Enfin, on ne peut pas se résoudre à une vision totalitaire de l’Islam.

 

6. Pensez-vous que les événements politiques de ces derniers mois seront à terme positifs pour les Chrétiens d’Orient ?

 

PG : C’est un processus en cours, qui prendra plusieurs années avant d’aboutir. Je suis cependant très optimiste sur le résultat ultime, notamment en Egypte, au Liban, en Palestine, en Irak ou encore en Libye. Ces sociétés progressent, du point de vue de l’éducation de leurs populations et de leur degré d’ouverture.

 

En revanche, en Syrie, il y a quelque chose de dangereux.

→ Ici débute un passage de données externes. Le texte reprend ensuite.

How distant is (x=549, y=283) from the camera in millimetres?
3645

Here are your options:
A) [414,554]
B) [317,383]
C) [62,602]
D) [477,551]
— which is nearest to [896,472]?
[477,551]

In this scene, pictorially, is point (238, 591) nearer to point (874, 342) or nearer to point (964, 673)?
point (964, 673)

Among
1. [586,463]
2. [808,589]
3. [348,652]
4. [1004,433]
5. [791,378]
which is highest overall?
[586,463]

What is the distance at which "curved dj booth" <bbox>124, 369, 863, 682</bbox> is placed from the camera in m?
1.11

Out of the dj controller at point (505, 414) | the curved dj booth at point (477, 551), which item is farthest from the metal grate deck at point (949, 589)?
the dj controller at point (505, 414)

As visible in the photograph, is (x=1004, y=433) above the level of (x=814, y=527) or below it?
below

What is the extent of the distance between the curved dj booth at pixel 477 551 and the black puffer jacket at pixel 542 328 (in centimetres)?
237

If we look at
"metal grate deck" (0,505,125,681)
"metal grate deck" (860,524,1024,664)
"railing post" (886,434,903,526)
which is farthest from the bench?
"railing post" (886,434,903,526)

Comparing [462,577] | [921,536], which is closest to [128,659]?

Car c’est un conflit entre Sunnites et Alaouites / Chiites. C’est un conflit frontal non réfléchi.

 

7. Pensez-vous que les Chrétiens de France doivent se mobiliser pour les Chrétiens d’Orient ? De quelle manière ?

 

PG : Oui, bien sûr. Les Chrétiens d’Orient ont besoin que les Chrétiens de France soient solides dans leur conviction. Ils ont besoin de savoir qu’ils vivent leur foi de manière dynamique et sereine.

 

Par ailleurs, la France incarne la laïcité. Or la laïcité représente une hypothèse de développement pour ces pays. La laïcité turque s’est traduite par une forte diminution des communautés chrétiennes. Aujourd’hui, nous sommes responsables que la laïcité à la française soit respectueuse de la religion. Si la laïcité apparaît comme le cache-nez de l’athéisme, elle ne parviendra pas à s’implanter au Moyen-Orient.

 

En outre, il faudrait que les Français connaissent mieux les Églises d’Orient. Il y a des questions de lien. Ce serait intéressant qu’il y ait davantage de jumelages de diocèse à diocèse et de paroisse à paroisse.

 

Enfin, les communautés sunnites sont souvent aidées financièrement par l’Arabie saoudite ; les Chiites par l’Iran. Aucune puissance étatique n’aide les Chrétiens.

 

Il faut donc que les Chrétiens aident financièrement leurs frères d’Orient.